Depuis 1992, 30 ans ce mois d’avril, l’asbl Une note pour chacun organise des activités musicales pour les enfants malades dans quatre hôpitaux bruxellois. Grâce à leurs instruments, les musiciens introduisent une dimension créative et imaginaire au cœur des services pédiatriques. Le temps d’une matinée, Hospichild a accompagné Christian Merveille, président de l’association, musicien et poète, ainsi que Pascale de Laveleye, fondatrice et musicienne, au sein de la petite école de l’Hôpital des Enfants. Reportage. 

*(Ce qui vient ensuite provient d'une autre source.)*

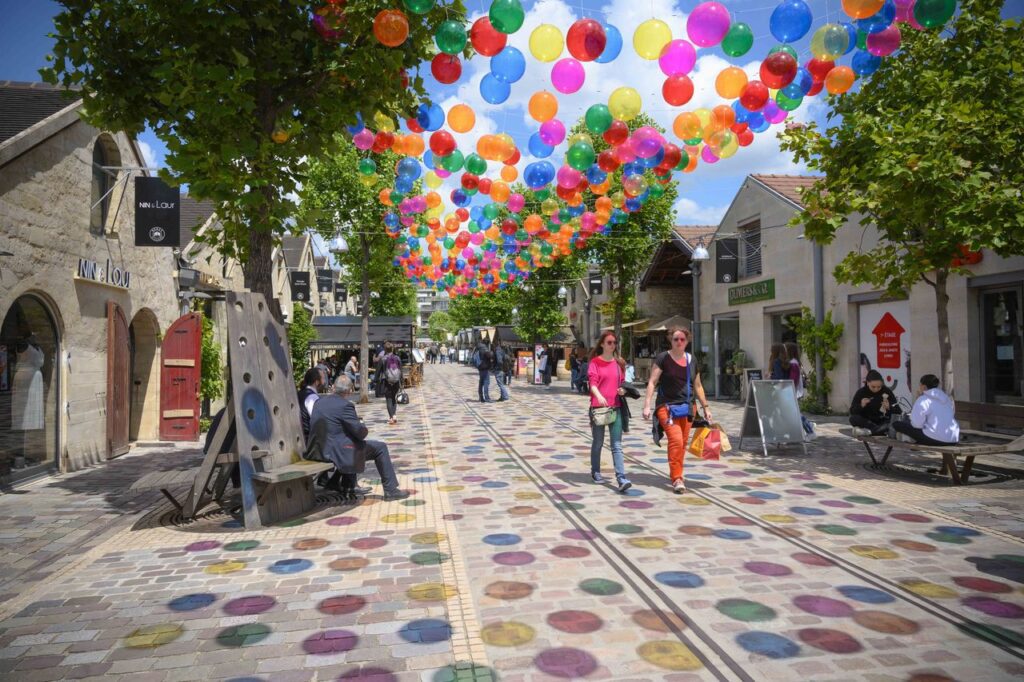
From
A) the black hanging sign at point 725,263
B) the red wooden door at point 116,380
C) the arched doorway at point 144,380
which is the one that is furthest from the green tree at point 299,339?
the black hanging sign at point 725,263

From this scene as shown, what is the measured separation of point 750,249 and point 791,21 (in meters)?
13.7

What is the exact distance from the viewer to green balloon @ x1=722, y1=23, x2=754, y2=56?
724cm

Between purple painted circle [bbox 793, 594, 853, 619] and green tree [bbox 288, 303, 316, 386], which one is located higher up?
green tree [bbox 288, 303, 316, 386]

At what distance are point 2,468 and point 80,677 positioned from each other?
6644 mm

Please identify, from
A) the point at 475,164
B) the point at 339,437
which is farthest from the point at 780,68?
the point at 339,437

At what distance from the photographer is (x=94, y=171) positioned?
419 inches

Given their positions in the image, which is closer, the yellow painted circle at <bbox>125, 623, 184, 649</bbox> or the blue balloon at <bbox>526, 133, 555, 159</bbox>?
the yellow painted circle at <bbox>125, 623, 184, 649</bbox>

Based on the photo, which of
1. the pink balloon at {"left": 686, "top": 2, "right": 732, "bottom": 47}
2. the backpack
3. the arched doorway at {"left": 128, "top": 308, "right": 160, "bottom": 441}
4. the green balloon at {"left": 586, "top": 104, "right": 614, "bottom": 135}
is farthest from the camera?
the backpack

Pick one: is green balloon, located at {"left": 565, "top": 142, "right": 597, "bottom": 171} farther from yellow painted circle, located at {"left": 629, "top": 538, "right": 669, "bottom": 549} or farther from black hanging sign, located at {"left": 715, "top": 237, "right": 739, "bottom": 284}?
black hanging sign, located at {"left": 715, "top": 237, "right": 739, "bottom": 284}

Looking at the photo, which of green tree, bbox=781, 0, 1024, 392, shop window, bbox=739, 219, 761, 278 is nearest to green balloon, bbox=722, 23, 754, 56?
green tree, bbox=781, 0, 1024, 392

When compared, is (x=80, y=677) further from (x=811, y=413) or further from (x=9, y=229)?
(x=811, y=413)

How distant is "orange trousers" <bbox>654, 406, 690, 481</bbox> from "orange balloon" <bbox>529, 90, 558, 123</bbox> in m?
4.57

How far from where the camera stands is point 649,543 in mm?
5508

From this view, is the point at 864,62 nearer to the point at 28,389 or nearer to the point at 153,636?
the point at 153,636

Pascale de Laveleye, fondatrice et musicienne et Christian Merveille, président de l’association, musicien et poète –  © Sofia Douieb

 

Dans la classe maternelle de l’école Robert Dubois ce matin-là, une ribambelle d’enfants, malades et/ou hospitalisés au sein du service pédiatrique de l’Huderf, s’étaient regroupés autour de la grande table où des jus, des biscuits et toute sortes de petits encas leur étaient proposé. Parmi eux, certains étaient sous oxygène, d’autres portaient des bandages ici ou là, d’autres encore étaient assis sur des chaises roulantes. Mais tous chantaient à tue-tête en riant de bon cœur. Leur chef d’orchestre : Pascale de Laveleye, fondatrice d’Une note pour chacun et musicienne. Ils entonnaient les paroles de « Marmiton », une chanson que les enfants ont eux-mêmes écrite et enregistrée (dans le cadre du projet « La culture a de la classe » subsidié par la Cocof).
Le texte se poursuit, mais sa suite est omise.